• **Trecho para leitura**:
□ □ □ □ □
Você reuniu uma base de dados bastante ampla nas duas regiões. Como foi esse processo? Quais foram as principais dificuldades?

Busquei entender os mercados regionais usando dados oficiais do Ministério das Comunicações e dados da Associação Nacional de Jornais (ANJ). No Ministério das Comunicações, consegui o número de emissoras de rádios, TV e retransmissoras de TV de cada estado. Em 2011, o órgão lançou a lista de sócios de outorgas de radiodifusão no país, por meio dela foi possível mapear os políticos “donos de mídias”. As informações sobre os números de jornais foram mais difíceis de conseguir, pois os dados não são gerais. Pesquisando as emissoras afiliadas às redes nacionais nos estados, percebi que não havia uma transparência neste elo com grupos nacionais. As empresas nacionais precisam de parceiras locais para levar o sinal a todo o país, mas regionalmente os afiliados muitas vezes não têm site, não divulgam a grade de programação. Tive que fazer uma verdadeira investigação para descobrir programas locais, no Youtube e Facebook, por exemplo, e também saber quais eram os donos das empresas afiliadas. A principal dificuldade foi essa, conseguir informações dos mercados menores, no interior do Brasil. Essas empresas afiliadas deveriam ter sites e prestar informações sobre o uso que fazem das concessões de radiodifusão, que afinal de contas, são públicas.

O que mais te surpreendeu ao analisar os dados?

A quantidade de políticos donos de mídia e o uso desses canais de comunicação massivos para se perpetuar no poder, regionalmente, e ter influência política regional e nacional foi o que mais chamou atenção. Identifiquei 34 políticos ligados a 26 grupos de mídia nos sete estados do Norte. No Sul, localizei 56 políticos ligados a 41 grupos, nos três estados. Muitos são eleitos consecutivamente, têm programas em suas mídias e ainda conseguem transferir essa influência a familiares. Agora mesmo eles estão representando os seus respectivos estados e atuando pelos seus interesses, como na Comissão de Ciência, Tecnologia, Comunicação e Informática (CCTCI). Também observei que todos os políticos donos de mídia votaram pelo golpe que retirou a presidente Dilma do cargo.

Como você analisa o impacto dessa concentração midiática e seu uso político para a consolidação da democracia no Brasil?
□ □ □ □ □
• **Objetivo proposto 1**:
Reúna todas as linhas da listagem abaixo em que aparece a palavra "distance" e copie cada uma delas integralmente.

• **Dados fornecidos**:
□ □ □ □ □
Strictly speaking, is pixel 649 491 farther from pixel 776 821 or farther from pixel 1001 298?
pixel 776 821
□ □ □ □ □
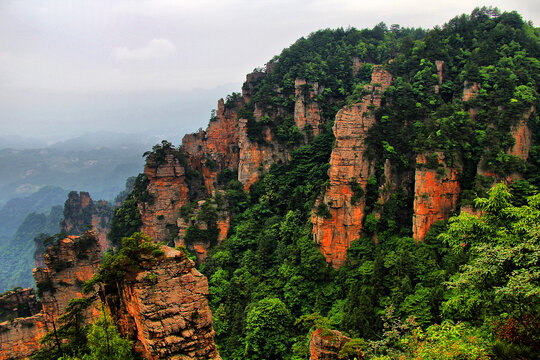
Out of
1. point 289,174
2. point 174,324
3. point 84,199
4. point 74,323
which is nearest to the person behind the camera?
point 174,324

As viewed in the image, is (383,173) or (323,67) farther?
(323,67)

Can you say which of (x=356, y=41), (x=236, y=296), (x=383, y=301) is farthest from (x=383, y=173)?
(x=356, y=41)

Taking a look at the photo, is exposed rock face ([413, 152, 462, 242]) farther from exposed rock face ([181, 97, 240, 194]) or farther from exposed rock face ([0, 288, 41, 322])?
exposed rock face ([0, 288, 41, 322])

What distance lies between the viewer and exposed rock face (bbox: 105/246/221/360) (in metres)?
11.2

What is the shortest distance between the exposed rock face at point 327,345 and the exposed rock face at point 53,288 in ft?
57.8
□ □ □ □ □
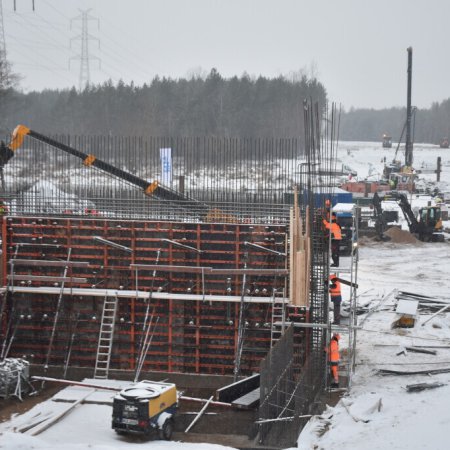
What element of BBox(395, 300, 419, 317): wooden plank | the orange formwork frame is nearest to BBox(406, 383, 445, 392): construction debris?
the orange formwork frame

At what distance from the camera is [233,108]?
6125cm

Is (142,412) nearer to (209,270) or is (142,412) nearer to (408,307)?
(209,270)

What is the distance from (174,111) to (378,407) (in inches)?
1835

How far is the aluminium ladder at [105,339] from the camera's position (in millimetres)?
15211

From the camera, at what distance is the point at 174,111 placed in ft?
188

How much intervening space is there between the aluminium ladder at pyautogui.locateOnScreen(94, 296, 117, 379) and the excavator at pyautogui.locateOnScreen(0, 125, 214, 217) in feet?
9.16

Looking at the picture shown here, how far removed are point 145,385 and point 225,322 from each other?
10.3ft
□ □ □ □ □
• **Objetivo proposto 2**:
Transcreva da entrevista sobre mídia regional, mais acima, o trecho que começa em "O que mais te" e vai até "Dilma do cargo.", inclusive.

• **Resposta da tarefa 1**:
What distance lies between the viewer and exposed rock face (bbox: 105/246/221/360) (in metres)?
What is the shortest distance between the exposed rock face at point 327,345 and the exposed rock face at point 53,288 in ft?
At what distance from the camera is [233,108]?
What is the distance from (174,111) to (378,407) (in inches)?
From the camera, at what distance is the point at 174,111 placed in ft?

• **Resposta da tarefa 2**:
O que mais te surpreendeu ao analisar os dados?

A quantidade de políticos donos de mídia e o uso desses canais de comunicação massivos para se perpetuar no poder, regionalmente, e ter influência política regional e nacional foi o que mais chamou atenção. Identifiquei 34 políticos ligados a 26 grupos de mídia nos sete estados do Norte. No Sul, localizei 56 políticos ligados a 41 grupos, nos três estados. Muitos são eleitos consecutivamente, têm programas em suas mídias e ainda conseguem transferir essa influência a familiares. Agora mesmo eles estão representando os seus respectivos estados e atuando pelos seus interesses, como na Comissão de Ciência, Tecnologia, Comunicação e Informática (CCTCI). Também observei que todos os políticos donos de mídia votaram pelo golpe que retirou a presidente Dilma do cargo.